Many of the included studies were characterized by small sample sizes, increasing the risk of imprecision and limiting statistical power. Furthermore, differences in olive oil composition—particularly in phenolic content—introduce additional variability that may influence cognitive outcomes. Methodological limitations were also evident in some studies, including potential bias related to randomization procedures, outcome measurement, and incomplete reporting.

The inclusion of both randomized controlled trials and a single observational cohort study introduces further complexity, particularly given differences in study design and follow-up duration. This heterogeneity limited the ability to draw definitive conclusions regarding causality and long-term effects.

Additional limitations relate to outcome and exposure assessment. The use of diverse cognitive assessment tools reduces comparability across studies, while reliance on self-reported dietary intake—especially in older adults with cognitive impairment—may introduce measurement bias.

4.4. Limitations of the Review Process

This review also has methodological limitations. The search was restricted to English-language publications and to studies published between 2015 and 2025, which may have introduced language and selection bias and potentially excluded relevant earlier or non-English studies.

Although a comprehensive search strategy was applied across multiple databases and supplemented by citation tracking, the possibility of publication bias cannot be entirely excluded, particularly given the small number of included studies and the tendency for positive findings to be preferentially published.

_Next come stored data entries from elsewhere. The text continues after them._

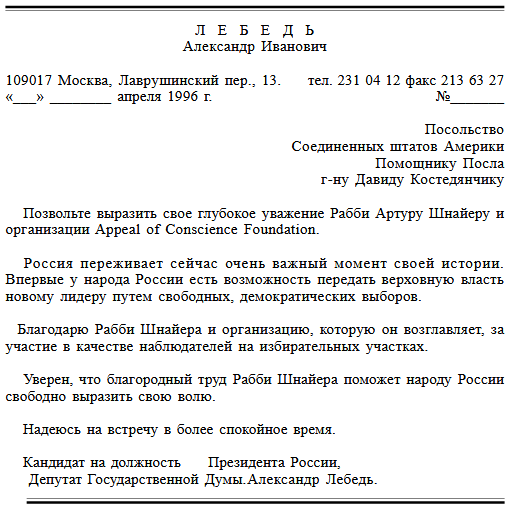 Л Е Б Е Д Ь
Александр Иванович

109017 Москва, Лаврушинский пер., 13. тел. 231 04 12 факс 213 63 27
«___» ________ апреля 1996 г. №_______

Посольство
Соединенных штатов Америки
Помощнику Посла
г-ну Давиду Костедянчику

Позвольте выразить свое глубокое уважение Рабби Артуру Шнайеру и организации Appeal of Conscience Foundation.

Россия переживает сейчас очень важный момент своей истории. Впервые у народа России есть возможность передать верховную власть новому лидеру путем свободных, демократических выборов.

Благодарю Рабби Шнайера и организацию, которую он возглавляет, за участие в качестве наблюдателей на избирательных участках.

Уверен, что благородный труд Рабби Шнайера поможет народу России свободно выразить свою волю.

Надеюсь на встречу в более спокойное время.

Кандидат на должность Президента России,
Депутат Государственной Думы.Александр Лебедь.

Furthermore, a meta-analysis was not conducted due to substantial heterogeneity across studies, which limited the ability to generate pooled quantitative estimates of effect. Although a structured narrative synthesis was performed in accordance with SWiM guidelines, qualitative synthesis may be more susceptible to subjective interpretation.

5. Conclusions

EVOO, characterized by a high content of monounsaturated fatty acids and phenolic compounds, has been increasingly investigated for its potential neuroprotective effects in adult populations. The findings from the included studies suggest that consumption of high-phenolic EVOO may be associated with improvements in several cognitive domains, including global cognition, memory, attention, and executive function. While the findings suggest potential cognitive benefits of olive oil, particularly EVOO, the current evidence remains preliminary and insufficient to establish causality.

In addition to observed cognitive outcomes, emerging evidence indicates that key bioactive components—such as oleic acid, hydroxytyrosol, and oleuropein—may contribute to neuroprotection through mechanisms involving the preservation of blood–brain barrier integrity and the enhancement of brain functional connectivity. While these findings provide biologically plausible explanations, the current evidence is not sufficient to establish definitive causal relationships.

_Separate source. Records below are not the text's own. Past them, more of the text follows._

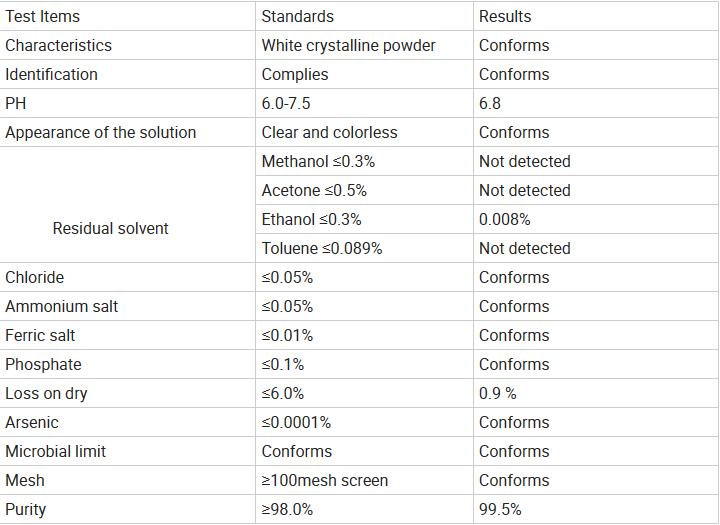 | Test Items | Standards | Results |
|---|---|---|
| Characteristics | White crystalline powder | Conforms |
| Identification | Complies | Conforms |
| PH | 6.0-7.5 | 6.8 |
| Appearance of the solution | Clear and colorless | Conforms |
| Residual solvent | Methanol ≤0.3% | Not detected |
| | Acetone ≤0.5% | Not detected |
| | Ethanol ≤0.3% | 0.008% |
| | Toluene ≤0.089% | Not detected |
| Chloride | ≤0.05% | Conforms |
| Ammonium salt | ≤0.05% | Conforms |
| Ferric salt | ≤0.01% | Conforms |
| Phosphate | ≤0.1% | Conforms |
| Loss on dry | ≤6.0% | 0.9 % |
| Arsenic | ≤0.0001% | Conforms |
| Microbial limit | Conforms | Conforms |
| Mesh | ≥100mesh screen | Conforms |
| Purity | ≥98.0% | 99.5% |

Importantly, the overall evidence base is limited by a small number of studies, relatively small sample sizes, short intervention durations, and substantial heterogeneity in study populations, intervention types, and outcome measures. Furthermore, several included studies were identified as having a high risk of bias, which further reduces confidence in the observed effects.

Taken together, the current evidence suggests that EVOO may have a potential role as part of a non-pharmacological dietary approach to support cognitive health. Nevertheless, the available data are insufficient to draw firm conclusions regarding its effectiveness or to support specific clinical recommendations.

Future research should focus on well-designed, large-scale randomized controlled trials with standardized interventions and clearly defined olive oil compositions. Additional studies are also needed to clarify dose–response relationships, explore underlying biological mechanisms, and evaluate the effects of olive oil across different populations and stages of cognitive decline.